» Extracto:
Las gafas, que se me va el santo al cielo… Se las ponía para poder quitarle la espinas al bacalao y que no se le escapara nada. La vista cansada es algo inevitable según pasan los años, aunque todos sabíamos que lo suyo era más miopía que otra cosa – pero ella nunca lo admitiría, faltaría más. Ya he comentado su adorable coquetería. Y desde el taburete la veía afanada en las espinas y en su famoso tomate. Tenía un truco, como los buenos magos, para que supiera de manera que segregabas saliva sólo con la anticipación. Pero me siento incapaz de revelarlo, eso pasa de mago en mago: no se cuenta. Y, de repente, se giraba y me veía. Sonreía, rápido se quitaba las gafas. Me preguntaba cuánto llevaba allí y yo le mentía (me encantaba observarla sin que ella lo supiera, nunca quise decírselo… y ahora creo que fue por pura timidez), y corría a lavarse las manos y a prepararme el desayuno. Lo que quisiera, porque a su parecer siempre estaba delgada y siempre podía comer más. Creo que en eso todas las abuelas coinciden porque al acercarse el nacimiento de su primer nieto las mandan a un curso especial de amor extremo e incondicional que te impide ver los defectos y te lleva a querer sobre proteger a ese nuevo miembro de la familia. Y no se les suele dar mal, creo que a todas les podían dar matrícula de honor.
En otra cocina veo a mi madre con su legión de croquetas: la vigilo igual que a mi abuela. Sentada, sí, y paciente. A ella no la asusto, pero me sorprende su constancia, su perseverancia, su capacidad para no distraerse ante una tarea tan ardua. Su habilidad para dedicarle horas a la bechamel, sus fracasados intentos de enseñarme: no gires así, que se corta – ve siempre en la misma dirección – más lento, no hay prisa. Y esas famosas croquetas me hacían comerme (no demasiado bien) los garbanzos previos. Esos garbanzos que siguen sin gustarme, pero que eran la mejor antesala de las croquetas. No he vuelto a tomar unas croquetas con tanta carne, pero noto el sabor en la boca si me concentro y cierro los ojos.
Son lugares, sensaciones, situaciones. Pero, sobre todo, un hogar es una persona. Esa persona ante la que no te disfrazas, esa persona que es como la sensación a sábanas recién puestas. Como el olor a césped recién cortado. Como el madrugar sin despertador con el sol entrando por la ventana. Como desperezarse en la cama y saber que tienes todo el día por delante por planear y descubrir. Como el olor a chocolate caliente. Como el olor a pelo recién lavado. Como el olor a bebé tras su baño. Como el olor a tu comida preferida.
Es esa persona que cuando te abraza te desmonta, deshace tus nudos, acaba con tus miedos, aniquila tus dolores, fulmina tus penas y ahoga tus preocupaciones. Ese es tu hogar.

» Objetivo del ejercicio: Cita literalmente el fragmento del extracto que va desde "Son lugares, sensaciones, situaciones." hasta "tu comida preferida.".

» Información mostrada:
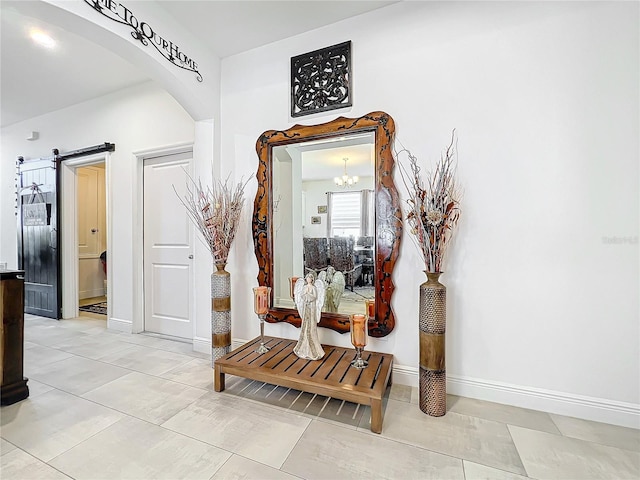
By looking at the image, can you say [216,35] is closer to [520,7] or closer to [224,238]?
[224,238]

» Respuesta:
Son lugares, sensaciones, situaciones. Pero, sobre todo, un hogar es una persona. Esa persona ante la que no te disfrazas, esa persona que es como la sensación a sábanas recién puestas. Como el olor a césped recién cortado. Como el madrugar sin despertador con el sol entrando por la ventana. Como desperezarse en la cama y saber que tienes todo el día por delante por planear y descubrir. Como el olor a chocolate caliente. Como el olor a pelo recién lavado. Como el olor a bebé tras su baño. Como el olor a tu comida preferida.